But no apparent concern for it, either? What's the explanation?
My sense is that it has something to do with the notion that in times of war, all bets -- and all libertarian commitments -- are off. If I'm right about that, then it's a very curious phenomenon. For one thing, wouldn't times of war be when one's libertarian instincts should be *most* alarmed? After all, historically that has been when the worst excesses in suppression of liberty have occurred. Moreover, why should one's libertarian instincts be different in *this* sort of war than they are in the ordinary "domestic" setting? It is a mere historical happenstance that we have decided to treat this as an armed conflict, to be addressed in military means. Congress could well have decided on 9/18/01 to treat it as a heightened law-enforcement matter instead, as we had done w/r/t the first WTC bombing and Al Qaeda generally pre-9/11, and w/r/t the Oklahoma City bombing. It didn't -- instead the political branches decided to treat this as an armed conflict and to authorize the use of military force. So why should that sort of contingent legislative choice all-of-a-sudden extinguish whatever libertarian skepticism one might otherwise have had? (Indeed, the Framers' libertarian impulse was the converse -- that there was an urgent need to *deter* war (chain the dog, etc.), because they rightly viewed the use of the Army and Navy as a much more profound threat to liberty than simple, ordinary police practices.)
Or am I wrong? Is it something else entirely?
Thanks in advance.
Too bad VC wasn't around in late 2000: we could have enjoyed weeks of silence about that presidential election, too--uh, right?
Heh, you can take the man out of the Soviet, but you can't take the Soviet out of the man.
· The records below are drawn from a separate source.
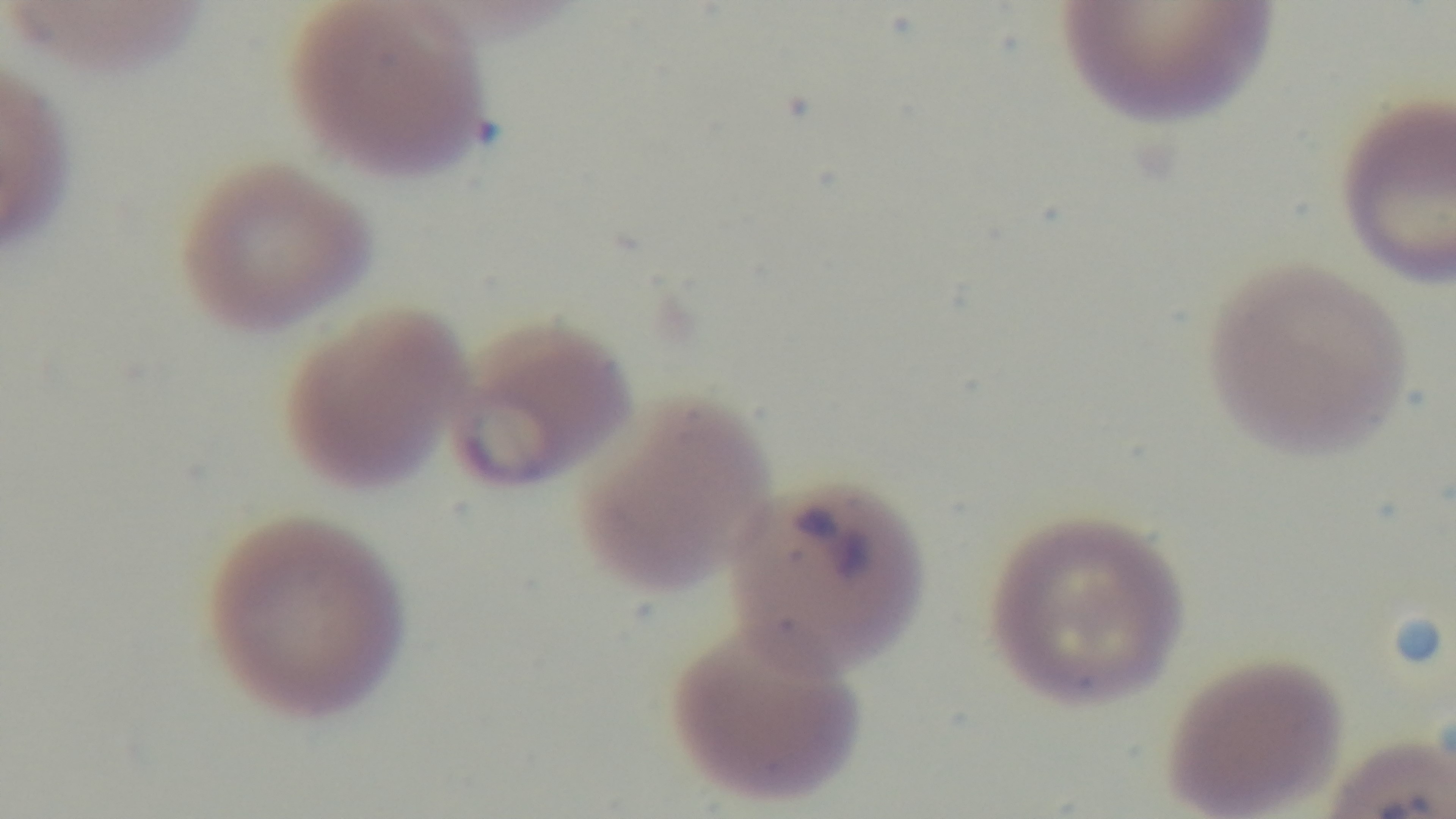
It is infected.

stain = Giemsa
modality = light microscopy
field of view = single
objective = 100x oil immersion
capture = mounted 4K digital camera
preparation = thin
Comrade Somin, you are wasting your considerable talent, the Russian government can offer some fascinating employment opportunities.
to give just one example, foes of the Admin constantly claim the Admin favors torture and wants carte blanche to torture. well, the bill explicitly bars torture. foes reply - 'sure, but it allows coercive questioning. and all coercive questioning is torture.'
well, you may think that playing good cop bad cop is torture, but others disagree. and when your response to that disagreement is to scream about Nazis and Stalin and "first they came for the Jews. . .", it's no wonder people on the other side or in the middle just shrug and choose not to continue a debate that really is a thinly veiled demand for complete concession to the foes' point of view.
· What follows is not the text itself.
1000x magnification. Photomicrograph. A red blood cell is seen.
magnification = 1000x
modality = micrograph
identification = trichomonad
one more thing - you can't beat something with nothing as the phrase goes. if the foes want more public support, here or elsewhere, they should spend less time screaming about the Admin (we know, we know, you dislike it) and more time laying out exactly how they think folks like KSM should be captured, detained, questioned, and finally dealt with. like POWs? like your basic crim defendant?
His addendum was exactly the kind of thing whose absence has been spooking some of us. "Hey, I dunno, but this seems like a good point ...." Sounds like a blog post to me!
Prof. Somin is blessed with posting privileges at a popular blog that attracts a high caliber of commenters (plus the occasional Anderson). If he wonders out loud about something, he stands a pretty good chance of finding out about it.
So, if the VC bloggers were even *curious* about the bill's habeas and torture provisions, they sure wouldn't have to do research on them.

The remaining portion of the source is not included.